Start of Text passage
The Hateful Eight provides a Tarantino spin on the locked room mystery

The Hateful Eight is a revisionist film, in fact all of Quinten Tarantino’s films are revisionist films. Each film has recognisable cinematic DNA yet Tarantino plays with convention to give us his own unique brand of American cinema. Think Reservoir Dogs cutting the robbery that in any other film would be the backbone of the plot, think of the scattered timeline of Pulp Fiction’s Altman-like ensemble piece, think of the love letter to kung fu movies that is Kill Bill with Uma Thurman in the Bruce Lee role, he even had Eli Roth kill Hitler. The Hateful Eight is no different. It’s recognisably a western, what with the old cloths, guns, and racial politics, but at its heart The Hateful Eight is an R rated Agatha Christie tribute about eight strangers brought together by a snowstorm and an evil woman.

The Hateful Eight of the title are a who’s who of Hollywood’s past and present. Tarantino continues his habit of dusting off actors whose careers have stalled to give them a nice meaty role to chew on. Kurt Russel, and Jennifer Jason Lee are two such actors: Russel plays John Ruth a.k.a. "The Hangman", a bounty hunter charged with getting Lee’s Daisy Domergue to the hangman’s noose. Due to a snow storm they, along with Tarantino’s main man Samuel L Jackson, who brings his trademark brilliance to the role of Major Marquis Warren, and the films breakout character Chris Mannix, the new sheriff who’s played with manic gusto by the great Walton Goggins, find themselves taking shelter at a cabin with four more dangerous strangers.
End of Text passage
__What is required__. Please quote the review of The Hateful Eight in full, word for word.
Start of Data records
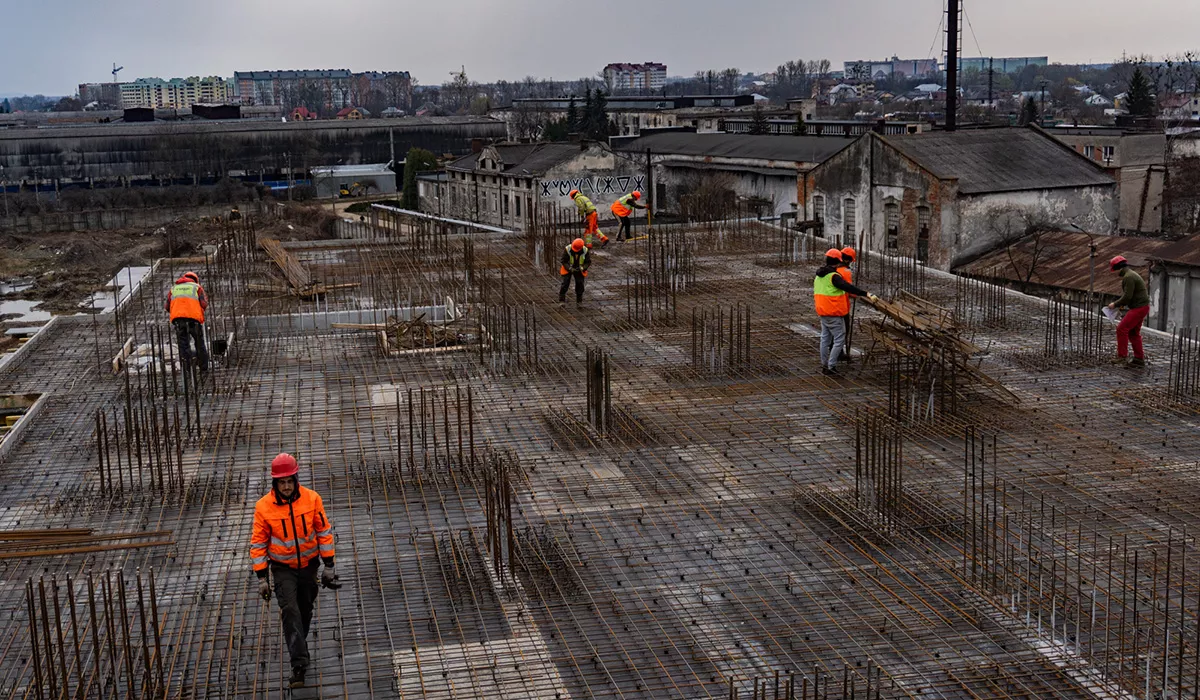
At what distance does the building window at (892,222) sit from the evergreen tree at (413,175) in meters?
29.9

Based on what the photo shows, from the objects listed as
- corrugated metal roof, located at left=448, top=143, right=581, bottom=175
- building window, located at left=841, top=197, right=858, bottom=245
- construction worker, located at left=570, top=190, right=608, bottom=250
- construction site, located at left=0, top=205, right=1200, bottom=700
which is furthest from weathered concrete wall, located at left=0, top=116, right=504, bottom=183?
construction site, located at left=0, top=205, right=1200, bottom=700

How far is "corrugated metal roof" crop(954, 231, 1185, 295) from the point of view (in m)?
22.5

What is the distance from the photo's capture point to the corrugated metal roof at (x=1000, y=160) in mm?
26453

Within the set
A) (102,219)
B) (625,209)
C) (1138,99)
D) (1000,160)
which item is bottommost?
(102,219)

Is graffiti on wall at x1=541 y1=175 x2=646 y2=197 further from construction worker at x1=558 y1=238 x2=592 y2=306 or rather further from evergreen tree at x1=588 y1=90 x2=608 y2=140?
construction worker at x1=558 y1=238 x2=592 y2=306

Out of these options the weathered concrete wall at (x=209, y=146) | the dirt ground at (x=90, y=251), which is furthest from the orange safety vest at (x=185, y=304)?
the weathered concrete wall at (x=209, y=146)

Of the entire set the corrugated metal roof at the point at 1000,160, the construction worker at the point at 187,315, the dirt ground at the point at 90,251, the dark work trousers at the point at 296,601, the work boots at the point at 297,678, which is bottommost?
the dirt ground at the point at 90,251

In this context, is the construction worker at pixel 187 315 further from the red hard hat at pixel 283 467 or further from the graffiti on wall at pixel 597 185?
the graffiti on wall at pixel 597 185

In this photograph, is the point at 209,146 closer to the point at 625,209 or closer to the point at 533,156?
the point at 533,156

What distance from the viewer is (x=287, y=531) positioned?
22.0ft

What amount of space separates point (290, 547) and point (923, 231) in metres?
21.8

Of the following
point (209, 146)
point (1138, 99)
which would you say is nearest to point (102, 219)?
point (209, 146)

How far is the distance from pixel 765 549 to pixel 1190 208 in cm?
3901

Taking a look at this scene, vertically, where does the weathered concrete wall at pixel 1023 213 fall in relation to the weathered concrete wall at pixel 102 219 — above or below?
above
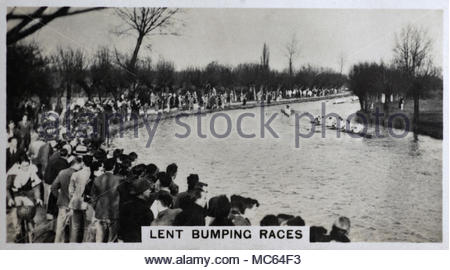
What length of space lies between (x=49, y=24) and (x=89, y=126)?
3.42ft

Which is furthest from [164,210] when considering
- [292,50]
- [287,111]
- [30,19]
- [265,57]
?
[30,19]

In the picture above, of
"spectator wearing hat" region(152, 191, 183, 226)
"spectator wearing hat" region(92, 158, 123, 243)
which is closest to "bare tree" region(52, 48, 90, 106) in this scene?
"spectator wearing hat" region(92, 158, 123, 243)

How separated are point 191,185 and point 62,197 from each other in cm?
120

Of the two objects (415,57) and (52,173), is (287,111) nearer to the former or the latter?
(415,57)

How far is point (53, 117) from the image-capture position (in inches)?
179

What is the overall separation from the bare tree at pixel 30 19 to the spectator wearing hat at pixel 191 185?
6.07 feet

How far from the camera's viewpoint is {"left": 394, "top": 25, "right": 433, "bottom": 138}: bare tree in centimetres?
461

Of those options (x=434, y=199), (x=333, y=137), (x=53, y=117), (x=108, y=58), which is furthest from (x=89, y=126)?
(x=434, y=199)

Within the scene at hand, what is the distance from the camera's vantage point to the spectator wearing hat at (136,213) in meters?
4.45

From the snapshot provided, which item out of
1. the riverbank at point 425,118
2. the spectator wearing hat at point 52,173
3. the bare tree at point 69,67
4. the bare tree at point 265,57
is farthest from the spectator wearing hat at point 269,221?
the bare tree at point 69,67

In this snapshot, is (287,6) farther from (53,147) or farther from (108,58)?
(53,147)

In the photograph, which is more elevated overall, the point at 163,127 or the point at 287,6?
the point at 287,6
End of Data records
__Answer to the problem__.
The Hateful Eight provides a Tarantino spin on the locked room mystery

The Hateful Eight is a revisionist film, in fact all of Quinten Tarantino’s films are revisionist films. Each film has recognisable cinematic DNA yet Tarantino plays with convention to give us his own unique brand of American cinema. Think Reservoir Dogs cutting the robbery that in any other film would be the backbone of the plot, think of the scattered timeline of Pulp Fiction’s Altman-like ensemble piece, think of the love letter to kung fu movies that is Kill Bill with Uma Thurman in the Bruce Lee role, he even had Eli Roth kill Hitler. The Hateful Eight is no different. It’s recognisably a western, what with the old cloths, guns, and racial politics, but at its heart The Hateful Eight is an R rated Agatha Christie tribute about eight strangers brought together by a snowstorm and an evil woman.

The Hateful Eight of the title are a who’s who of Hollywood’s past and present. Tarantino continues his habit of dusting off actors whose careers have stalled to give them a nice meaty role to chew on. Kurt Russel, and Jennifer Jason Lee are two such actors: Russel plays John Ruth a.k.a. "The Hangman", a bounty hunter charged with getting Lee’s Daisy Domergue to the hangman’s noose. Due to a snow storm they, along with Tarantino’s main man Samuel L Jackson, who brings his trademark brilliance to the role of Major Marquis Warren, and the films breakout character Chris Mannix, the new sheriff who’s played with manic gusto by the great Walton Goggins, find themselves taking shelter at a cabin with four more dangerous strangers.